Union and other organizers should never exaggerate the possibility of getting fired for industrial and other political actions -- striking fear more than facts warrant is the boss's job.
As a matter of fact, almost all US workers are let go today not because of industrial and other political actions but because of dearth of them: "Of those long-tenured workers displaced during the January 2001 through December 2003 period, 43 percent lost or left their jobs due to plant or company closings or moves, 29 percent reported that their position or shift was abolished, and 28 percent cited insufficient work as the reason for being displaced. (See table 2.) The proportion reporting insufficient work was up slightly from the prior survey, and the share citing plant or company closings or moves was down" ("Worker Displacement, 2001-03," <http://www.bls.gov/news.release/disp.nr0.htm>, 30 Jul. 2004).

STORED DATA:
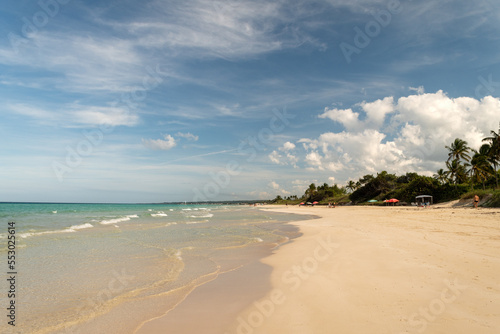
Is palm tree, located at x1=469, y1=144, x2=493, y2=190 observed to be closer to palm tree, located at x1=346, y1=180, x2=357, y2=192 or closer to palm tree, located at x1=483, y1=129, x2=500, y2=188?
palm tree, located at x1=483, y1=129, x2=500, y2=188

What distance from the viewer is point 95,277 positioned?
8844mm

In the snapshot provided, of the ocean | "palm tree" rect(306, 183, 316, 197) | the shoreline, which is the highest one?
"palm tree" rect(306, 183, 316, 197)

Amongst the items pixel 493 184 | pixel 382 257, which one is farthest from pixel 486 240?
pixel 493 184

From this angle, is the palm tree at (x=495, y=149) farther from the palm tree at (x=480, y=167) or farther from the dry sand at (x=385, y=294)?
the dry sand at (x=385, y=294)

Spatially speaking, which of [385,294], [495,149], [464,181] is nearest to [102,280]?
[385,294]

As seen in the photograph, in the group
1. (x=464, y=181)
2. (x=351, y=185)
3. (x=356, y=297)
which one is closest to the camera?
(x=356, y=297)

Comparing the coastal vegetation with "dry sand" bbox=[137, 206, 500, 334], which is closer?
"dry sand" bbox=[137, 206, 500, 334]

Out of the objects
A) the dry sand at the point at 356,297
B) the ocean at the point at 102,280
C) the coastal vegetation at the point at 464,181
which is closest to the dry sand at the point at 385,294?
the dry sand at the point at 356,297

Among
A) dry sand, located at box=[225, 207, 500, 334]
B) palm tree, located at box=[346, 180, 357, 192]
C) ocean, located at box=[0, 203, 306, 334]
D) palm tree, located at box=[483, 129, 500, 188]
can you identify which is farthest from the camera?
palm tree, located at box=[346, 180, 357, 192]

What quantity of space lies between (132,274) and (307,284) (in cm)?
588

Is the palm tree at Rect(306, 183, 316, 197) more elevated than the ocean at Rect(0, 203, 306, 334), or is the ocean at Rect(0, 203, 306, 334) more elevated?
the palm tree at Rect(306, 183, 316, 197)

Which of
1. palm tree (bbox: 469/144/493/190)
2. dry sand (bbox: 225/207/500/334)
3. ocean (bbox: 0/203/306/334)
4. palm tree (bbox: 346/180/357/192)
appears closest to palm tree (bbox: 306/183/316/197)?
palm tree (bbox: 346/180/357/192)

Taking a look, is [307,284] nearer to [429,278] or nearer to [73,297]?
[429,278]

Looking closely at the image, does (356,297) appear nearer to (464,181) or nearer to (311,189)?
(464,181)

TASK TO CARRY OUT:
Please give the share of displaced long-tenured workers who, according to the passage on worker displacement above, lost or left their jobs due to plant or company closings or moves.

TASK RESPONSE:
43 percent